I sottotenenti Lorenzi, Galli e Testa (che erano definiti “trio primavera” da chi non li aveva conosciuti come avversari, per il carattere allegro ed esuberante che li contraddistingueva) furono fermati a un posto di blocco mentre rientravano a Bergamo e trasferiti alla cartiera di Mignagola dove furono passati per le armi.

In una deposizione rilasciata nel 1955 ai carabinieri di Codognè, tale Ermenegildo Perin dichiara che il S.Ten Testa non è morto fucilato alla cartiera di Mignagola bensì è riuscito a sfuggire alla cattura e si è trasferito in Argentina.

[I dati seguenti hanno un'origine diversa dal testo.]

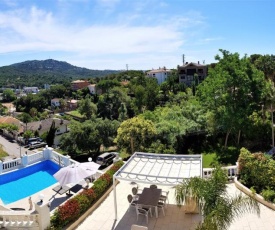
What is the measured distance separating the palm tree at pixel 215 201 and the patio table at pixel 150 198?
2795 mm

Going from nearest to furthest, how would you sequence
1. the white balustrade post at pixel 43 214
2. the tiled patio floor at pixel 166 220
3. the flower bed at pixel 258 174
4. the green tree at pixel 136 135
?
the white balustrade post at pixel 43 214
the tiled patio floor at pixel 166 220
the flower bed at pixel 258 174
the green tree at pixel 136 135

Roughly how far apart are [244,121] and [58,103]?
94390 millimetres

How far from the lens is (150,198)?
1238 cm

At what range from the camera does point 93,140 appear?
39250mm

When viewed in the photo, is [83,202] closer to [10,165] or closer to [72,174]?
[72,174]

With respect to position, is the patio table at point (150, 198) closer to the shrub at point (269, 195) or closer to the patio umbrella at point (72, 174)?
the patio umbrella at point (72, 174)

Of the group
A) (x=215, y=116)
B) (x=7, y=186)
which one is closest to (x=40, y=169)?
(x=7, y=186)

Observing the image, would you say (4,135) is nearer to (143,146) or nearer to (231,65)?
(143,146)

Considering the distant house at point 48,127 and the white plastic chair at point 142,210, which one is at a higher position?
the white plastic chair at point 142,210

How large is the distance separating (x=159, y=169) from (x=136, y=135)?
10745 millimetres

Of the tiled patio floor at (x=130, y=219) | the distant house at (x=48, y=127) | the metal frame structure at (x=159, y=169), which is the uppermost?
the metal frame structure at (x=159, y=169)

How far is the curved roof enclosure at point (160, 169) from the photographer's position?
11.5 metres

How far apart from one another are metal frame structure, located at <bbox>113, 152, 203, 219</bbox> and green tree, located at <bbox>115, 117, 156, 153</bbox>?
8529mm

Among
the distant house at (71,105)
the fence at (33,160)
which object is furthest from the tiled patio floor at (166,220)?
the distant house at (71,105)
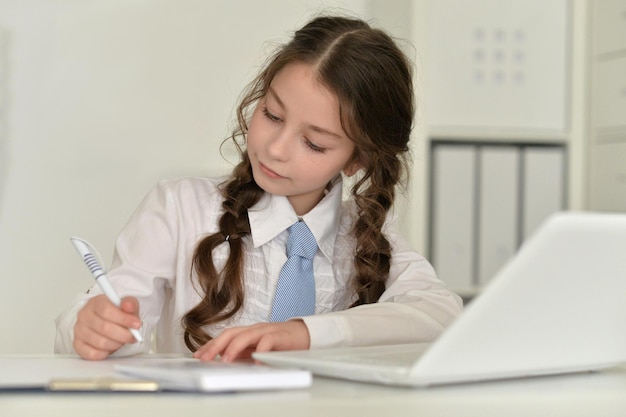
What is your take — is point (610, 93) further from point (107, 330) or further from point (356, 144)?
point (107, 330)

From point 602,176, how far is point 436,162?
537 millimetres

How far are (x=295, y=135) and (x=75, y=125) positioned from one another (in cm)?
171

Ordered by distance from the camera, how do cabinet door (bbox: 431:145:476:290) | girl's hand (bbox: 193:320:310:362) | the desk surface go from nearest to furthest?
the desk surface
girl's hand (bbox: 193:320:310:362)
cabinet door (bbox: 431:145:476:290)

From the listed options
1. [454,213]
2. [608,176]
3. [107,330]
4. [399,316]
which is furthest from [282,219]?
[608,176]

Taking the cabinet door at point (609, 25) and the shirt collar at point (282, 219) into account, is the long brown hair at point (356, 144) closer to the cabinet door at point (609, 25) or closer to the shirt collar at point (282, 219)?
the shirt collar at point (282, 219)

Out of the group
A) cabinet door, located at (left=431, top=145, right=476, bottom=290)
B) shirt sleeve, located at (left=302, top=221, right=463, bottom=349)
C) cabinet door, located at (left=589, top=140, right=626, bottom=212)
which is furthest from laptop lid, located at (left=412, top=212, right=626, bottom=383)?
cabinet door, located at (left=589, top=140, right=626, bottom=212)

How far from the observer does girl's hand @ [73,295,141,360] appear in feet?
3.51

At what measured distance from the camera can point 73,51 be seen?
3.00 metres

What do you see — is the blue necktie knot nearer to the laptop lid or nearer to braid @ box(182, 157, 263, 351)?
braid @ box(182, 157, 263, 351)

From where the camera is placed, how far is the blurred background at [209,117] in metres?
2.96

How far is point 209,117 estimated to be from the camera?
3.06 metres

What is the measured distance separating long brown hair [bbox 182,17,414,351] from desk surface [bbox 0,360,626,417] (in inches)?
30.3

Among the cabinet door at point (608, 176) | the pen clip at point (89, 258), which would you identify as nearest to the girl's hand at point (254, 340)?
the pen clip at point (89, 258)

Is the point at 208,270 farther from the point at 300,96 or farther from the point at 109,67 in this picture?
the point at 109,67
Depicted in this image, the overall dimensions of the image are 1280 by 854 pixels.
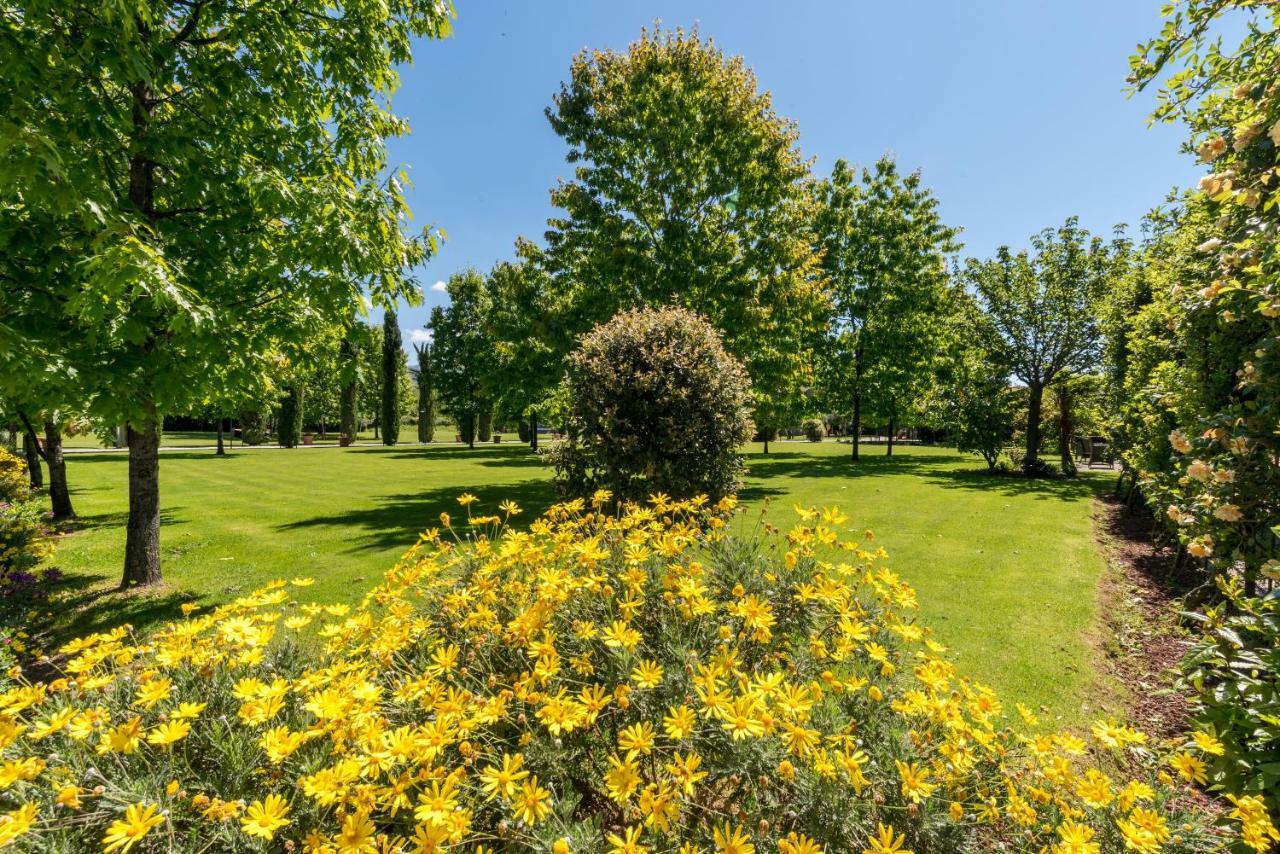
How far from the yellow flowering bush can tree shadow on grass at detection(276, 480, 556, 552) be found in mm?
6359

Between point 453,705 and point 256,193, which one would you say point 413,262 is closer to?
point 256,193

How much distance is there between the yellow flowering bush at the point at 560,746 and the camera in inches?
63.7

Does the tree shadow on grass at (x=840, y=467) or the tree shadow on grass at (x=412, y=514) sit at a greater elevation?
the tree shadow on grass at (x=840, y=467)

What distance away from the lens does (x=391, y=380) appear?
4025cm

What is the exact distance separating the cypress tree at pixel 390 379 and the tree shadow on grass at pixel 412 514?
27.3m

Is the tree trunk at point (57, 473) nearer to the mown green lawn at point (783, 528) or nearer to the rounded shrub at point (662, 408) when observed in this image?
the mown green lawn at point (783, 528)

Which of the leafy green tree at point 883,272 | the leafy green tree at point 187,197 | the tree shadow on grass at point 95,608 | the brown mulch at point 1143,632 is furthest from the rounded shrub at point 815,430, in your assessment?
the tree shadow on grass at point 95,608

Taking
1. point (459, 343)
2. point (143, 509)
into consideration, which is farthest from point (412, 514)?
point (459, 343)

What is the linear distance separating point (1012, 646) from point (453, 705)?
5.61m

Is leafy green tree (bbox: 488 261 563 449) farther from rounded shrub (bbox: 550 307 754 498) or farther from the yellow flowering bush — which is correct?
the yellow flowering bush

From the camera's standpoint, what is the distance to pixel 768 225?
14.1 metres

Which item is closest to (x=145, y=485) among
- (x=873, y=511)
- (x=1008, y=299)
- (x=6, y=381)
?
(x=6, y=381)

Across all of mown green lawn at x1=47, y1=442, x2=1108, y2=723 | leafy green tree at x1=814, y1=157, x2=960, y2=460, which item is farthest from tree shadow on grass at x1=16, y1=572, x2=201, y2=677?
leafy green tree at x1=814, y1=157, x2=960, y2=460

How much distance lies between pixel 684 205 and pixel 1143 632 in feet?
40.5
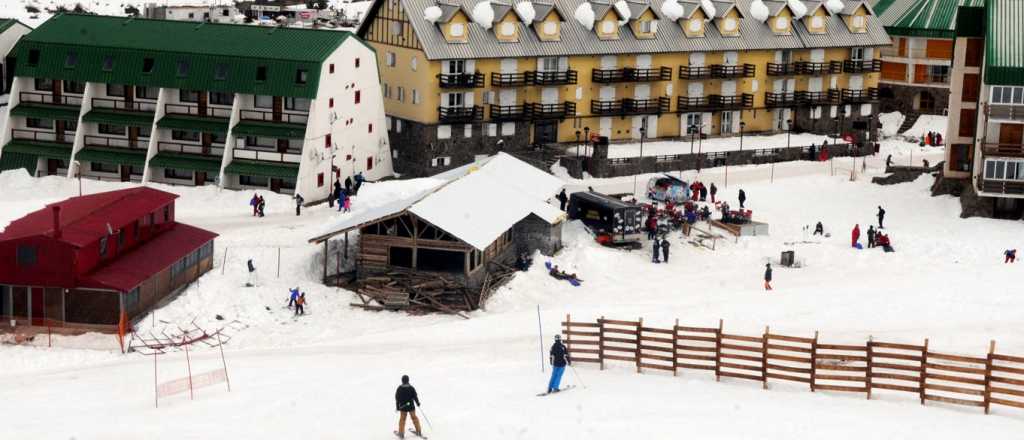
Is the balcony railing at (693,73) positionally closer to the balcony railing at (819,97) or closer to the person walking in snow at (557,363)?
the balcony railing at (819,97)

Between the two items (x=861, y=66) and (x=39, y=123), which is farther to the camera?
(x=861, y=66)

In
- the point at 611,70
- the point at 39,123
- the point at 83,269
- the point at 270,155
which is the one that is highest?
the point at 611,70

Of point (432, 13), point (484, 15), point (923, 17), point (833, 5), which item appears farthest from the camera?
point (923, 17)

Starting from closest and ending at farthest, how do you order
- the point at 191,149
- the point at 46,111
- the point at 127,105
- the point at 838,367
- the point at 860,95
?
1. the point at 838,367
2. the point at 191,149
3. the point at 127,105
4. the point at 46,111
5. the point at 860,95

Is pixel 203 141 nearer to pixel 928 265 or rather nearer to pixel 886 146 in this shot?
pixel 928 265

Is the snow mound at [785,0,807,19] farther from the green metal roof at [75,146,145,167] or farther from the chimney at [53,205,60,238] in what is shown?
the chimney at [53,205,60,238]

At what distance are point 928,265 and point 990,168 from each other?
34.8 ft

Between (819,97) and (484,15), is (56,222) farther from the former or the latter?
(819,97)

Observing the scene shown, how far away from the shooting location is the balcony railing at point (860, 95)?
112000 mm

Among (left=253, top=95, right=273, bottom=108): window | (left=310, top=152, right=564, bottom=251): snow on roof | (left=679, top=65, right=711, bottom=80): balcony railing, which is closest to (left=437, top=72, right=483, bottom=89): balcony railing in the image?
(left=253, top=95, right=273, bottom=108): window

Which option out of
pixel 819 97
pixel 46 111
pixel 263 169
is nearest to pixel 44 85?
pixel 46 111

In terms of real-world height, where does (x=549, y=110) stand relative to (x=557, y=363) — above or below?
above

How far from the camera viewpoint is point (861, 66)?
369ft

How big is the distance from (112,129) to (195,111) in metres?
5.43
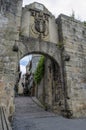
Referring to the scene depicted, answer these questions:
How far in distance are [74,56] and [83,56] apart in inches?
24.0

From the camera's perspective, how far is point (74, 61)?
6.07 metres

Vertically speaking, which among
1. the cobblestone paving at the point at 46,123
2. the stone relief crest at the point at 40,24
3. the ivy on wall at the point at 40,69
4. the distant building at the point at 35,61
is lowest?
the cobblestone paving at the point at 46,123

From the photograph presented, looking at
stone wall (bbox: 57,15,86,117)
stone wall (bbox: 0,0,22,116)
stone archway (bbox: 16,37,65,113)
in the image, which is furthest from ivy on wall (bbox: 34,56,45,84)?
stone wall (bbox: 0,0,22,116)

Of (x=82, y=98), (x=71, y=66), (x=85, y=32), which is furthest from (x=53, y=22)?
(x=82, y=98)

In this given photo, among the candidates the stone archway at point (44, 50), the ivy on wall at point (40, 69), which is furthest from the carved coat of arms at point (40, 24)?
the ivy on wall at point (40, 69)

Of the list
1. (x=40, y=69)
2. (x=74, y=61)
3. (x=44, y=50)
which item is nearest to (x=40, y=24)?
(x=44, y=50)

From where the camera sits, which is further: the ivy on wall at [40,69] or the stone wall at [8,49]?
the ivy on wall at [40,69]

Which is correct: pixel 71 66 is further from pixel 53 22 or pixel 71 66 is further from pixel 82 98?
pixel 53 22

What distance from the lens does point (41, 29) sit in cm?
589

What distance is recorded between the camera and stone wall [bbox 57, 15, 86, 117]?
5.48 meters

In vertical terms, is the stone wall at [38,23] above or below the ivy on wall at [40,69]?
above

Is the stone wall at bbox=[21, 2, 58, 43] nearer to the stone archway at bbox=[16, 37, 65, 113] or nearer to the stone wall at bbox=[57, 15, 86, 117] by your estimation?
the stone archway at bbox=[16, 37, 65, 113]

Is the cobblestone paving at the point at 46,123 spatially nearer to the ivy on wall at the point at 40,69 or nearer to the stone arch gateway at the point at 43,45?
the stone arch gateway at the point at 43,45

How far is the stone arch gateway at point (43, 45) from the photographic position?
4648 mm
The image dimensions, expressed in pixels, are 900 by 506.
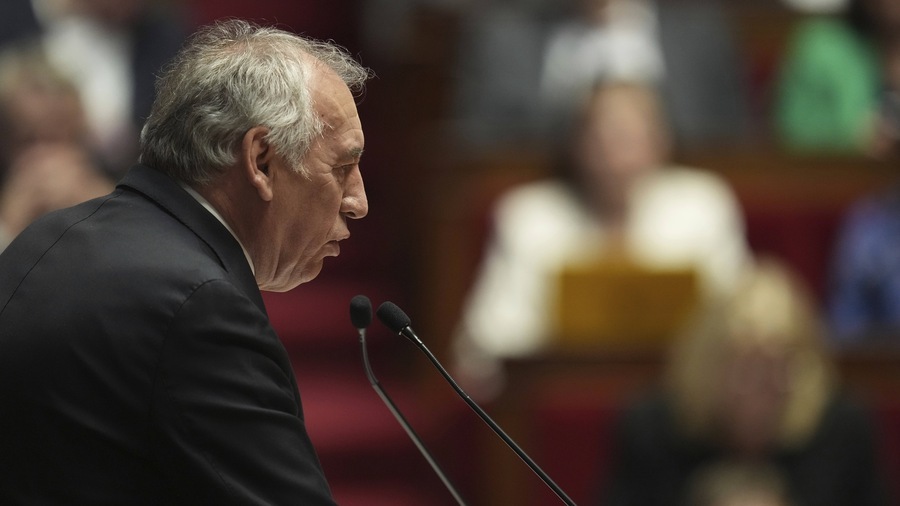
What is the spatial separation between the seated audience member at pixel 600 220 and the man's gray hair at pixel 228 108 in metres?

In un recente libro scritto da Antonio Serena (ex MSI, ex Lega Nord ed ex Alleanza Nazionale espulso nel 2003 per aver diffuso un video-documentario in difesa di Erich Priebke), dal titolo “La cartiera della morte”, vengono citate delle testimonianze orali rilasciate all’autore (i testimoni vengono spesso citati solo per le iniziali) in cui si dice che i tre sottoufficiali siano stati torturati ed ammazzati nella notte tra il 4 e 5 maggio 1945. Sulla vicenda del Lorenzi in particolare viene citata la testimonianza di T.B. che dichiara che il Lorenzi dopo aver difeso un camerata fu legato, crocifisso e frustato da un partigiano chiamato “Falco” che gli avrebbe poi spaccato la testa con un vanghetto. Un’altra testimonianza di F.M. dice di aver visto i tre sottotenenti uccisi a raffiche di mitra (non parla di crocifissione). Infine anche Ruggero Benussi, prigioniero detenuto nella Cartiera di Mignagola per parecchi giorni ricorda il Lorenzi e gli altri ufficiali bergamaschi ma non menziona nessuna crocifissione.

Fonti:

  • Antonio Serena, La cartiera della morte: Mignagola 1945, Mursia, 2009.

  • Federico Maistrello, Partigiani e nazifascismi nell’Opitergino (1944-1945), Cierre Edizioni, 2001

  • Mario Altarui, Treviso nella Resistenza, Edizioni Ca Spineda, 1975.

  • Archivio del Tribunale di Treviso, fascicolo istruttorio 125/1950.